As a person who has worked my entire adult life with people with disabilities — in group homes, day programs, 22 years as an adult foster care provider, and in my current position as a regional director for Lutheran Social Service, I know that the work of direct care staff is personally rewarding, but very demanding, and unfortunately, very low paying. Many staff that work in this field take on other jobs to make ends meet, and worse, leave the profession altogether, creating a great deal of instability in the lives of the people we support. After years of state budget cuts, it is time to increase funding and make disability services a high priority for the 2014 Legislature.
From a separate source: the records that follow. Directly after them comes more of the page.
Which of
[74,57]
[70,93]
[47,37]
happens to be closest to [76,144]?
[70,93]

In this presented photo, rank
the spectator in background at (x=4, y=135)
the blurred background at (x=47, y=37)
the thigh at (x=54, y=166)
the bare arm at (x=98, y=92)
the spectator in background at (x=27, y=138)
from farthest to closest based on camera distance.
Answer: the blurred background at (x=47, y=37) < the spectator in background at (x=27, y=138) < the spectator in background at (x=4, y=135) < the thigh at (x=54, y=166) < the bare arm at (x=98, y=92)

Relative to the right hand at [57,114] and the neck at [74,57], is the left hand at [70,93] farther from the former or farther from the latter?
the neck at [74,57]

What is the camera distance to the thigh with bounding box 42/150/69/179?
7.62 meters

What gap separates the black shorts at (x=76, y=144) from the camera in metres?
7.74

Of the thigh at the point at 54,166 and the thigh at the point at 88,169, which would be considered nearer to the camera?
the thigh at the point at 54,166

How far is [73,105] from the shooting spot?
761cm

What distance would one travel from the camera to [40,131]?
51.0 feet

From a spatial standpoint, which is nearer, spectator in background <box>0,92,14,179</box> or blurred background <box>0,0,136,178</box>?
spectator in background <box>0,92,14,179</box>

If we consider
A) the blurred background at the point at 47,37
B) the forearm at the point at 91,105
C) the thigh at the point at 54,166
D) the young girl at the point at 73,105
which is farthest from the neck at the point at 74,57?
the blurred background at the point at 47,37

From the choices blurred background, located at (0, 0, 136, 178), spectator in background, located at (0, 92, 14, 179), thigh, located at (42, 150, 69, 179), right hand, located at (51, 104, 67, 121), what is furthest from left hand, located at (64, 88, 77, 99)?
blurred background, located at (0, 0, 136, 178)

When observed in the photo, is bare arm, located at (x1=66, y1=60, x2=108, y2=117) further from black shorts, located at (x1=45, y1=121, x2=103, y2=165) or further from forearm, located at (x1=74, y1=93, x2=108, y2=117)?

The staff that work in these homes are required to do much and to wear many hats. Regularly, a direct care staff serves as a driver, cook, maid, counselor, cheerleader, hair stylist, coach, handyman, seamstress, nurse, teacher and friend. The staff allows people with disabilities to live and work in our community with dignity and hope. With the assistance of these staff, people with disabilities can take on job opportunities, participate in community events, worship where they chose and join service clubs to give back to the community. These homes are staffed 24/7 requiring staff to work weekends and overnights, often missing out on holidays with their own families. Yet, these highly skilled, dedicated and wonderful staff are paid on average about $10 an hour.

I am asking our governor and local legislators to support with the 5 percent campaign and provide a 5 percent rate increase to home- and community-based services. With our state’s economic forecast much improved from recent years, now is the perfect time to evaluate how services for people with disabilities is funded. A small, 5 percent increase will help ensure quality and consistency in our service delivery and would be a great start in recognizing how important these direct care staff are to our community.